Voor Nieuwenhuize zijn de luchten plaatsbepalingen, een soort van ‘hier was ik’.
In de zelfportretten blijkt dat Nieuwenhuize zelf moeite had met zijn rol als westers AIR Artist. In een poging iets van communicatie met de lokale bewoning op zetten die hem niet verstond en waarbij nonverbale communicatie cultureel ook anders bleek te werken besloot hij toch één cultureel cliché uit de kast te trekken; Aziaten kopieren westerse goederen. Hij vroeg kleermakers zijn Gap-broek, Levis-shirt en Nike-jas te kopieren en fotografeerde vervolgens zichzelf in de nagemaakte kleding in poses die hij zelf kopieerde van zijn gastheren.

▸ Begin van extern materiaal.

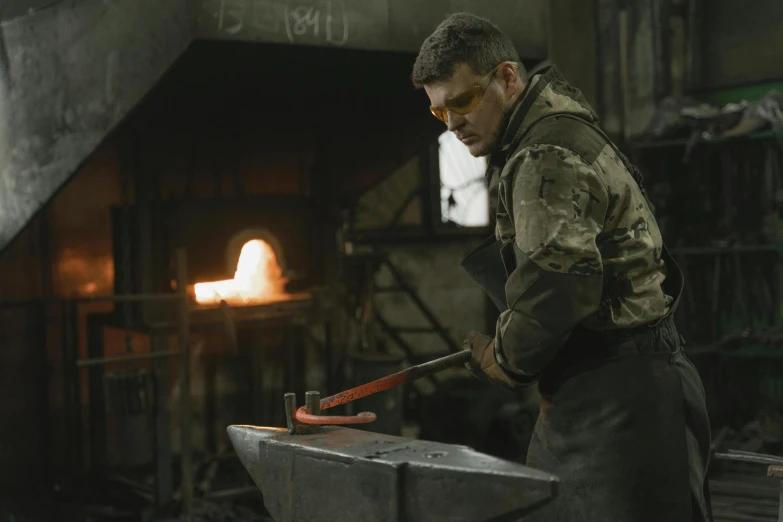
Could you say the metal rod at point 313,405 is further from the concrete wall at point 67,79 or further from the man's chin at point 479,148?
the concrete wall at point 67,79

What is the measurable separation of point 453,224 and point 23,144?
415 centimetres

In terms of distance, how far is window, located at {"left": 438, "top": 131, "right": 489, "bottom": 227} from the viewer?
7.88 m

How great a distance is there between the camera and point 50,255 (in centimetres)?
561

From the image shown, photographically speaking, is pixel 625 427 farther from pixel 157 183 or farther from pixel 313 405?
pixel 157 183

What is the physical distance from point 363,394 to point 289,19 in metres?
2.62

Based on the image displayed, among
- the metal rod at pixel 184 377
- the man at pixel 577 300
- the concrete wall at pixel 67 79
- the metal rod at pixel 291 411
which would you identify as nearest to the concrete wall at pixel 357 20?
the concrete wall at pixel 67 79

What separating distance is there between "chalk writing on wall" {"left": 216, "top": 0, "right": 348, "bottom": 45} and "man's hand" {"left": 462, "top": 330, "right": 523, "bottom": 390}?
2463mm

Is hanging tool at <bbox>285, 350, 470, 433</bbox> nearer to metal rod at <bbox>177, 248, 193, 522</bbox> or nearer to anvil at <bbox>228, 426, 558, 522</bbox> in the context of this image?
anvil at <bbox>228, 426, 558, 522</bbox>

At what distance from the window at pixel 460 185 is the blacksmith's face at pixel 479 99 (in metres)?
5.31

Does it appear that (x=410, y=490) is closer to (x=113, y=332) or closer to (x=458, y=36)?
(x=458, y=36)

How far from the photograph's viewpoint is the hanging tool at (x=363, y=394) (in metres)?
2.38

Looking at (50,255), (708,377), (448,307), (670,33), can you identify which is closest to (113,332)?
(50,255)

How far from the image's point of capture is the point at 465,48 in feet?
7.86

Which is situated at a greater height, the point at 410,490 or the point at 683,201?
the point at 683,201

Hoewel de boomlange blonde westerling niet direct in zijn aziatische omgeving op zal gaan als hij lokaaltypisch hurkt en het opgeknoopte shirt hem niet direct verandert in een stoere chinese bouwvakker lijkt van Nieuwenhuize met een soort van ritueel van kopieeruitwisseling een lijn van communicatie op te willen zetten met de lokale bevolking.
En zo verwordt de studie van het vreemde uiteindelijk toch weer een studie van de kunstenaar in zichzelf.
In nrc.next maandag 1 maart 2010 een hele spread vol over Johan’s nieuwste project. (Papier)
wat een prachtig verslag. chapeau en woensdag naar Den Haag
fijn stuk weer EvdL !
Mooie recensie en reportage. Ga kijken! In het echt nog indrukwekkender.
Goed verslag. Nieuwsgierigheid geweekt.